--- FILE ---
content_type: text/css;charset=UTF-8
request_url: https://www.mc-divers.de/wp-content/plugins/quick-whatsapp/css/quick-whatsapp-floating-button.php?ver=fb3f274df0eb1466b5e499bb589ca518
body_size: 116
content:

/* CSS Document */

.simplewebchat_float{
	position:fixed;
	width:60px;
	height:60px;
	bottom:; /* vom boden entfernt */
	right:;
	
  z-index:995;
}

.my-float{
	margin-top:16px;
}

+++

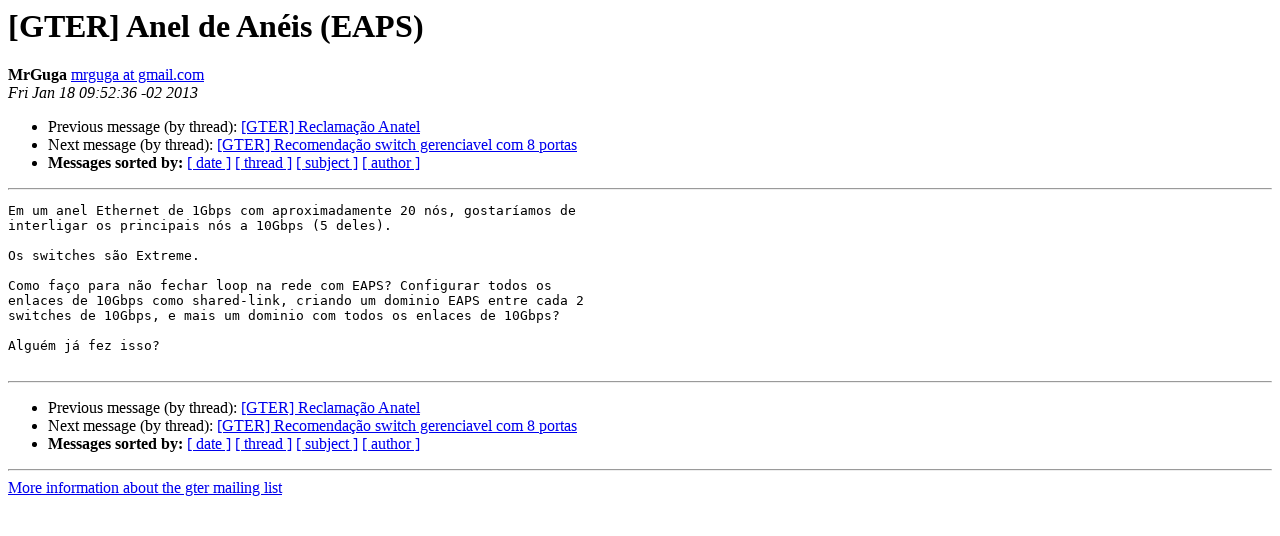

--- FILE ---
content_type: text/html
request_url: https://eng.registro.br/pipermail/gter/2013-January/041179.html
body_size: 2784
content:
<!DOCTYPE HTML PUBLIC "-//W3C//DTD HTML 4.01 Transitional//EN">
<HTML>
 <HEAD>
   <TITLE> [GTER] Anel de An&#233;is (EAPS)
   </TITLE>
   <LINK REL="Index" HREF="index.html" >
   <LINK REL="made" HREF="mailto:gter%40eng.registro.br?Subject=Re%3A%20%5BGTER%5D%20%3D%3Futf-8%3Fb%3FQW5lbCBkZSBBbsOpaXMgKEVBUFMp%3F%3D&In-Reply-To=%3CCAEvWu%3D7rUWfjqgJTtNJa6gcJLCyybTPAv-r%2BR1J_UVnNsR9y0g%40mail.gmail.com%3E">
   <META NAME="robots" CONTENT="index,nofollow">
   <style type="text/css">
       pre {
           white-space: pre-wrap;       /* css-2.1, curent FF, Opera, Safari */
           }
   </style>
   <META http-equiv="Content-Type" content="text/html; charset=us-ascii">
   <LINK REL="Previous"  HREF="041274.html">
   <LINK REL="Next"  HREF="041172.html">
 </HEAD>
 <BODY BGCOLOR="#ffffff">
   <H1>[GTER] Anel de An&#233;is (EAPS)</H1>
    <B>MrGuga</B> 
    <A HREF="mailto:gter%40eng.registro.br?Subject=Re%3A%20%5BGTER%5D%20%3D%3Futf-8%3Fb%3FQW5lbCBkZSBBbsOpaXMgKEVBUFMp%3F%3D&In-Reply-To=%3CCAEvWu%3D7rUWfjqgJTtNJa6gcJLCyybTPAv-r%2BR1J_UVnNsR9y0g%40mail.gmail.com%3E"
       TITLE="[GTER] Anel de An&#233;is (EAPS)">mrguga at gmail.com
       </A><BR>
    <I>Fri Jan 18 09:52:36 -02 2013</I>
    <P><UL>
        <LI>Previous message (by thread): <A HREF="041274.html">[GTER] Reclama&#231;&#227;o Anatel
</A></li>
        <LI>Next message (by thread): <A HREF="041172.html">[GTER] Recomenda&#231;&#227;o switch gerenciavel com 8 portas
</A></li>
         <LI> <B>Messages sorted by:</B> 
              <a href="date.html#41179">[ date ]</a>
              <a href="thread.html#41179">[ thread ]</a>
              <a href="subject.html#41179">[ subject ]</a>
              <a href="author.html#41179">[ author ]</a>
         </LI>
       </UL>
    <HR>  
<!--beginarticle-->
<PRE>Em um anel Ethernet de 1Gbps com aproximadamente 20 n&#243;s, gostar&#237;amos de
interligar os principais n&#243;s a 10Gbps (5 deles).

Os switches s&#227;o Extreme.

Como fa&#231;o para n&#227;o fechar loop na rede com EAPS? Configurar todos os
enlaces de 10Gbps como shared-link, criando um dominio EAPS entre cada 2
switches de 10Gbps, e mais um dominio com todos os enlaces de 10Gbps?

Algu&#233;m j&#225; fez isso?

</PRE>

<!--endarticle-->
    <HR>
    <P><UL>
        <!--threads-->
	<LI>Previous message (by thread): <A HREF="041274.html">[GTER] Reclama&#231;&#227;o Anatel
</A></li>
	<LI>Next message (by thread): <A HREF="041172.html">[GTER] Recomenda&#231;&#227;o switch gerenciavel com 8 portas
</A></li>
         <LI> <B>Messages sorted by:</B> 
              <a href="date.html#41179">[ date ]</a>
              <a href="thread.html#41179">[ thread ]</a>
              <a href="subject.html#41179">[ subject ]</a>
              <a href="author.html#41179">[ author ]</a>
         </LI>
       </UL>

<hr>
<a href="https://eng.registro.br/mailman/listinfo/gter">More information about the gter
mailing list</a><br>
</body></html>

+++

*Task instructions*.
Copy all the lines from the data above that hold the word "charset".

*Task solution*.
content_type: text/css;charset=UTF-8
   <META http-equiv="Content-Type" content="text/html; charset=us-ascii">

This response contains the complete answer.